Plant City will be represented during a global summit on hunger issues this October.
The future of food security might be found in Plant City.
Ben Carson, a Plant City native, has been selected as one of 100 people from around the world to participate in Bayer Corp. Crop Science’s 2017 Youth Ag-Summit, themed “Feeding a Hungry World.” Carson will join four other Americans as part of the conference’s U.S. delegation, joining 95 other young adults from 49 countries.
The conference, to be held in October in Brussels, Belgium, will be Bayer’s third Youth Ag-Summit. The first was held in Canada in 2013, then again in Australia in 2015. The bi-annual conference brings together adults ages 18 through 25 to discuss issues relating to the future of agriculture. Through the conference, Bayer hopes to bring together talented young minds who can keep the agriculture industry innovative and forward-thinking in addressing issues like world hunger, Casey Allen, a spokesman for Bayer Corp.'s Crop Science division, said. The conferences participants, he said, can then bring ideas from the conference back to their communities.
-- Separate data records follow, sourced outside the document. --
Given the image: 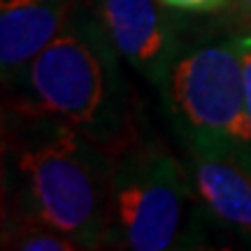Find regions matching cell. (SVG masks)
<instances>
[{
    "label": "cell",
    "instance_id": "11",
    "mask_svg": "<svg viewBox=\"0 0 251 251\" xmlns=\"http://www.w3.org/2000/svg\"><path fill=\"white\" fill-rule=\"evenodd\" d=\"M228 9H233V14L242 21L247 28H251V0H230Z\"/></svg>",
    "mask_w": 251,
    "mask_h": 251
},
{
    "label": "cell",
    "instance_id": "1",
    "mask_svg": "<svg viewBox=\"0 0 251 251\" xmlns=\"http://www.w3.org/2000/svg\"><path fill=\"white\" fill-rule=\"evenodd\" d=\"M114 153L61 119L9 105L2 119L5 214L54 226L79 249L105 242Z\"/></svg>",
    "mask_w": 251,
    "mask_h": 251
},
{
    "label": "cell",
    "instance_id": "8",
    "mask_svg": "<svg viewBox=\"0 0 251 251\" xmlns=\"http://www.w3.org/2000/svg\"><path fill=\"white\" fill-rule=\"evenodd\" d=\"M2 249L24 251H79V244L54 226L30 216H2Z\"/></svg>",
    "mask_w": 251,
    "mask_h": 251
},
{
    "label": "cell",
    "instance_id": "10",
    "mask_svg": "<svg viewBox=\"0 0 251 251\" xmlns=\"http://www.w3.org/2000/svg\"><path fill=\"white\" fill-rule=\"evenodd\" d=\"M237 45H240V58H242L247 114H249V121H251V28H244V30L237 33Z\"/></svg>",
    "mask_w": 251,
    "mask_h": 251
},
{
    "label": "cell",
    "instance_id": "6",
    "mask_svg": "<svg viewBox=\"0 0 251 251\" xmlns=\"http://www.w3.org/2000/svg\"><path fill=\"white\" fill-rule=\"evenodd\" d=\"M188 170L205 212L251 242V165L219 149L188 151Z\"/></svg>",
    "mask_w": 251,
    "mask_h": 251
},
{
    "label": "cell",
    "instance_id": "5",
    "mask_svg": "<svg viewBox=\"0 0 251 251\" xmlns=\"http://www.w3.org/2000/svg\"><path fill=\"white\" fill-rule=\"evenodd\" d=\"M114 49L151 86H161L181 42L179 24L158 0H89Z\"/></svg>",
    "mask_w": 251,
    "mask_h": 251
},
{
    "label": "cell",
    "instance_id": "2",
    "mask_svg": "<svg viewBox=\"0 0 251 251\" xmlns=\"http://www.w3.org/2000/svg\"><path fill=\"white\" fill-rule=\"evenodd\" d=\"M121 61L89 0H75L54 42L9 81V105L61 119L117 156L142 140Z\"/></svg>",
    "mask_w": 251,
    "mask_h": 251
},
{
    "label": "cell",
    "instance_id": "3",
    "mask_svg": "<svg viewBox=\"0 0 251 251\" xmlns=\"http://www.w3.org/2000/svg\"><path fill=\"white\" fill-rule=\"evenodd\" d=\"M202 212L191 170L163 144L137 140L114 156L102 247L128 251L196 249L205 240Z\"/></svg>",
    "mask_w": 251,
    "mask_h": 251
},
{
    "label": "cell",
    "instance_id": "4",
    "mask_svg": "<svg viewBox=\"0 0 251 251\" xmlns=\"http://www.w3.org/2000/svg\"><path fill=\"white\" fill-rule=\"evenodd\" d=\"M158 93L186 151L219 149L251 165V121L237 33L196 42L181 40Z\"/></svg>",
    "mask_w": 251,
    "mask_h": 251
},
{
    "label": "cell",
    "instance_id": "7",
    "mask_svg": "<svg viewBox=\"0 0 251 251\" xmlns=\"http://www.w3.org/2000/svg\"><path fill=\"white\" fill-rule=\"evenodd\" d=\"M75 0H0V72L2 81L17 75L47 45H51L70 17Z\"/></svg>",
    "mask_w": 251,
    "mask_h": 251
},
{
    "label": "cell",
    "instance_id": "9",
    "mask_svg": "<svg viewBox=\"0 0 251 251\" xmlns=\"http://www.w3.org/2000/svg\"><path fill=\"white\" fill-rule=\"evenodd\" d=\"M163 7L175 12H191V14H214L228 9L230 0H158Z\"/></svg>",
    "mask_w": 251,
    "mask_h": 251
}]
</instances>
In 2011, the Food and Agriculture Organization of the United Nations released a report stating that food production would need to increase by 70% to sustain an expected population of about 9 billion people by 2050. This year’s conference addresses the United Nation’s sustainable development goals of ending hunger, achieving food security and promoting sustainable agriculture, Allen said.
“Addressing the challenge of feeding a growing population, you need that continual pipeline of talent driving the industry and driving innovation,” he said. “It’s important to be able to bring in a younger generation and show them agriculture is a great place to be, not just these folks involved in the summit, but their entire communities.”
Carson, 21, grew up surrounded by agriculture. His grandfather, W.B. “Hap” Carson, is the founder of Chemical Dynamics, a Plant City-based liquid fertilizer company. Carson, a finance and marketing major at Samford University in Birmingham, Ala., said he hopes to use his business knowledge and experience at the conference to provide management consulting services to agricultural businesses to boost economic development within agricultural communities around the country.
“I’m looking forward to hearing from great minds on agriculture and learning as much as I possibly can about agriculture around the world,” Carson said. “I want to go in there like a sponge and soak up as much as I can. Im only 21. I know I still have so much to learn about the agriculture industry. I want to focus my career on making agricultural businesses thrive, because feeding these companies means feeding our future.”
Carson said he found out about the conference from his brother, Nathan, who attended in 2013. To be selected, Carson had to write an essay about proposed solutions to a global hunger crisis, incorporating the U.N’s sustainable development goals. Carson said growing up around the citrus industry inspired him to write about citrus greening, particularly about successful studies that have used genetic material from spinach plants to combat greening.
“Ben Carson’s passion and dedication to finding a solution to a disease that threatens the global citrus industry is a great example of the power of youth leadership,” National 4-H Council President and Chief Executive Officer Jennifer Sirangelo said. “I’m excited that Ben and other young people from across the globe will have the opportunity to participate in the 2017 Youth Ag-Summit to further engage and build sustainable solutions for global food production.”
Sirangelo was one of six judges from the agriculture industry who gathered to select the five-member U.S. delegation from a pool of more than 60 applicants. Globally, there were more than 1,000 applicants, Allen said.
The chance to represent Plant City’s agricultural community is one Carson said he doesn’t take lightly.
“It’s a great honor,” he said. “I get to represent my hometown in Plant City, my school in Samford and the United States in general. I wouldn’t be here without my parents and my background in agriculture. I wouldn’t be here without the community and what the Plant City community and agriculture has provided me. I want to be able to represent everyone who’s given me this opportunity. I hope to take this opportunity and invest back into the world in a way I could not do before.”